If she’s his assistant, it’s interesting that he didn’t tell her I was staying here. “Thank you for the clothes. I’m starting to feel a little... gross.”

Her crimson lips twitch as she gracefully arranges herself in the chair. Or maybe I’m making that up in my head. Maybe she just plopped down like any other person, but I’m so awestruck by her that everything seems more interesting than it is. “No problem. Sorry, Mason doesn’t think about things like that.”
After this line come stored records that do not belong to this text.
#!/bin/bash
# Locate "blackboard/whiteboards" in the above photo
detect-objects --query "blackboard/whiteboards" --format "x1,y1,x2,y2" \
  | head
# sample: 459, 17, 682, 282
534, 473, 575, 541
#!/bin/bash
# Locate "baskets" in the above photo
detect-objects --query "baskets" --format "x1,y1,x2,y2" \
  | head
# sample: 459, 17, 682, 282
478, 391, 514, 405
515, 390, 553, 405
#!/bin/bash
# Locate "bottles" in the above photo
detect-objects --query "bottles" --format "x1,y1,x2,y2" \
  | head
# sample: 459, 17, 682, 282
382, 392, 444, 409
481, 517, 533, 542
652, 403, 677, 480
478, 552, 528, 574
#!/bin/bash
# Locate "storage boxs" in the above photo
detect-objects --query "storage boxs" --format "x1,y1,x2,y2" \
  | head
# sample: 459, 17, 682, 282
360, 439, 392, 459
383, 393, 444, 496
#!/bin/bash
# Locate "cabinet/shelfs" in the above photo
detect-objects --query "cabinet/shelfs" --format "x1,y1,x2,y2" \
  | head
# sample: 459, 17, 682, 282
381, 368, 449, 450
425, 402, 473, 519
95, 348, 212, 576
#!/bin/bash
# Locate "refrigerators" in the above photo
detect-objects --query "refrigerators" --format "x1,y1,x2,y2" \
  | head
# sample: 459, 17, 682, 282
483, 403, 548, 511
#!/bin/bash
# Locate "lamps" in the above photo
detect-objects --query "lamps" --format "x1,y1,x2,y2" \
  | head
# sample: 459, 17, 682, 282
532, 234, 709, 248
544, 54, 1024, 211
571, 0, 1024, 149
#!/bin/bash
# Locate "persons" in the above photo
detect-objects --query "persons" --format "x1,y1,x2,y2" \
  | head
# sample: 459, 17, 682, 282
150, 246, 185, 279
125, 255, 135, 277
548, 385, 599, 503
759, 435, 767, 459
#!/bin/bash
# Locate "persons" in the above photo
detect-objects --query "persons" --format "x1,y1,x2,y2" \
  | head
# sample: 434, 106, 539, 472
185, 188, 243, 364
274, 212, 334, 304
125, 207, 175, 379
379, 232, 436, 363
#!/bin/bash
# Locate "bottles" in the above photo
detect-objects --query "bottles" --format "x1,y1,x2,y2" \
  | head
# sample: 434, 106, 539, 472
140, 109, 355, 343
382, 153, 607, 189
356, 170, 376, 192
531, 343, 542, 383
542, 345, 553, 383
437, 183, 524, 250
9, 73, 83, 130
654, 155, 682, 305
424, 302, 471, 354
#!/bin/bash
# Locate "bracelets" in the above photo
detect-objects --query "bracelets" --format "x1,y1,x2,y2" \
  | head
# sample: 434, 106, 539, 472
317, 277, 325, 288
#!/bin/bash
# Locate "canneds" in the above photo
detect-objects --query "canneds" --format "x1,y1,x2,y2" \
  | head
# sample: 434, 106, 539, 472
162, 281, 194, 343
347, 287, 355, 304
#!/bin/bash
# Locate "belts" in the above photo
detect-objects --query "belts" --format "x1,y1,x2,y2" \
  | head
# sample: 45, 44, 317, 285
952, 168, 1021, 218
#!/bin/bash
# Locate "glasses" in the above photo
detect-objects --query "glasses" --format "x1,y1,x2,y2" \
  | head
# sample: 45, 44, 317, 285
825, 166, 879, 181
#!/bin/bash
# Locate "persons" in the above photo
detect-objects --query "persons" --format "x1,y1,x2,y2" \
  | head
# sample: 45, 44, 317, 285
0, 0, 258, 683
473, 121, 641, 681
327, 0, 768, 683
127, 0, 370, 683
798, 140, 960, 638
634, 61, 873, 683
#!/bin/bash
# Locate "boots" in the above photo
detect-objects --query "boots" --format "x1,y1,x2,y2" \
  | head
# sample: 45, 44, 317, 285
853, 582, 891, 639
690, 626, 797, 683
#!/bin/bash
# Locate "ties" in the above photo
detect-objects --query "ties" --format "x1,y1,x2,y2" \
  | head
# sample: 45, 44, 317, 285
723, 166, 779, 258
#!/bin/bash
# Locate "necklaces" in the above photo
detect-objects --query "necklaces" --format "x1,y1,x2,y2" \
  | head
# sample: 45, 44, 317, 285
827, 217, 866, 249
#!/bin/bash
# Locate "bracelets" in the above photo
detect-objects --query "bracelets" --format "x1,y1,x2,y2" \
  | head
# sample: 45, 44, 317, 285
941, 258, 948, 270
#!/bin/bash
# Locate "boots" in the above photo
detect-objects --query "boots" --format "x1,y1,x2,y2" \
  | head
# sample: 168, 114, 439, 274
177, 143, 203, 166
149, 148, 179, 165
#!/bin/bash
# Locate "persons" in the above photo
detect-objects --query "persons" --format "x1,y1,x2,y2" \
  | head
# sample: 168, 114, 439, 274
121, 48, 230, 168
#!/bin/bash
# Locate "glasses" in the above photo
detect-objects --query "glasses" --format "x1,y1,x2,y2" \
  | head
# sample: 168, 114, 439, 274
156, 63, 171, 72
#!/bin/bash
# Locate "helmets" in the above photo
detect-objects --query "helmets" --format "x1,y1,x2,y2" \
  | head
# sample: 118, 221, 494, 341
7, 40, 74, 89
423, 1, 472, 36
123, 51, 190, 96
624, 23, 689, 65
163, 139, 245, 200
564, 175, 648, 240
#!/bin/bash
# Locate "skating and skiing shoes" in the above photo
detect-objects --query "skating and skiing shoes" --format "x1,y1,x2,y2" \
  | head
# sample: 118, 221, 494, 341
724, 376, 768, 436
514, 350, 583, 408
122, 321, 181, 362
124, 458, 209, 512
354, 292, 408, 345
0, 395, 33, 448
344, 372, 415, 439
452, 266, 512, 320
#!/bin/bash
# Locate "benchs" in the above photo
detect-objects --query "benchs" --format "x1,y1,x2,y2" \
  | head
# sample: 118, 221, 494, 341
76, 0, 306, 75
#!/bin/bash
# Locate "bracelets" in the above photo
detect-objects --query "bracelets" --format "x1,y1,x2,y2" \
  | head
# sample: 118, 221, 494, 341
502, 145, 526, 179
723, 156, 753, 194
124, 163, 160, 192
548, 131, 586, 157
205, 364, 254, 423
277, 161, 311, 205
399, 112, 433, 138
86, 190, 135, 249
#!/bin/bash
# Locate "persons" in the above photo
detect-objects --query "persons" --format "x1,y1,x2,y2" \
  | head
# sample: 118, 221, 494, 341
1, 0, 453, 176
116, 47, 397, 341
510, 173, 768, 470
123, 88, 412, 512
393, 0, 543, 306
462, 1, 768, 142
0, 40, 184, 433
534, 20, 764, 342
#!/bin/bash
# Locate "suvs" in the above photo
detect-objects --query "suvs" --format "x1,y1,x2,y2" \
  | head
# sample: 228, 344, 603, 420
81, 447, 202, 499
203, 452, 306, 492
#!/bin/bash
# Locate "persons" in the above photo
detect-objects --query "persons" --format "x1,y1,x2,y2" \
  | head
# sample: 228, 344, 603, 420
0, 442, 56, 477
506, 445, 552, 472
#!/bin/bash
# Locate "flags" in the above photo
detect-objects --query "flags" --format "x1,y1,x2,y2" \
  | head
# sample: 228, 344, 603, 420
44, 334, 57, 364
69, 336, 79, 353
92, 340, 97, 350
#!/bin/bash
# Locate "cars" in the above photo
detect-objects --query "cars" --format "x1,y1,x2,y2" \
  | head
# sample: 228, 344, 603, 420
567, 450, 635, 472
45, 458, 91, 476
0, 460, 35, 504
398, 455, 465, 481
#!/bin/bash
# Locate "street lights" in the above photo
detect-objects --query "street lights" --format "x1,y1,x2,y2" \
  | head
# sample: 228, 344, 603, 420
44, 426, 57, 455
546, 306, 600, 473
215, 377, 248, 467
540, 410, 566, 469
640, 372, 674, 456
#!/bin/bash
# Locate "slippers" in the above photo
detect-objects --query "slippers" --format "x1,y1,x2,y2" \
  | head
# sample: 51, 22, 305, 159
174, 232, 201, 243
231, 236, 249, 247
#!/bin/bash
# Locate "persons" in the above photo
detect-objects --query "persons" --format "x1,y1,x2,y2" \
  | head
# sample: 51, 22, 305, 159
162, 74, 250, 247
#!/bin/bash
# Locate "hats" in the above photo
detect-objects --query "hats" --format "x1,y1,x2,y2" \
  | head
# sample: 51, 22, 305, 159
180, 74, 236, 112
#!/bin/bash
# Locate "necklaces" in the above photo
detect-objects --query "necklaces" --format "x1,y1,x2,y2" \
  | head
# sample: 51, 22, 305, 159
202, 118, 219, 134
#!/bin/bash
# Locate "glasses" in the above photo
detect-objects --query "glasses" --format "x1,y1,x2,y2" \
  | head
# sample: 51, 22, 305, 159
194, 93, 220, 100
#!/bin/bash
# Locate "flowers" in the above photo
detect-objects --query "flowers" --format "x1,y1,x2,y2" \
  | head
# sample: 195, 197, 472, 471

They say curiosity killed the cat. That’s never stopped me. My curiosity is going to eat me alive if I don’t ask. “I guess it can’t be easy, working for a man like him. He’s pretty important and everything. I’m sure he’s got a lot on his mind.”

“He usually does, yes.”

“I guess it keeps you on your toes.” God, I would marry these eggs if I could. They’re so buttery and light, rich and fluffy. Would it be rude if I asked for more?

“That’s the thing about brothers. They can drive you crazy, but you love them, so you bite your tongue and go along with it.”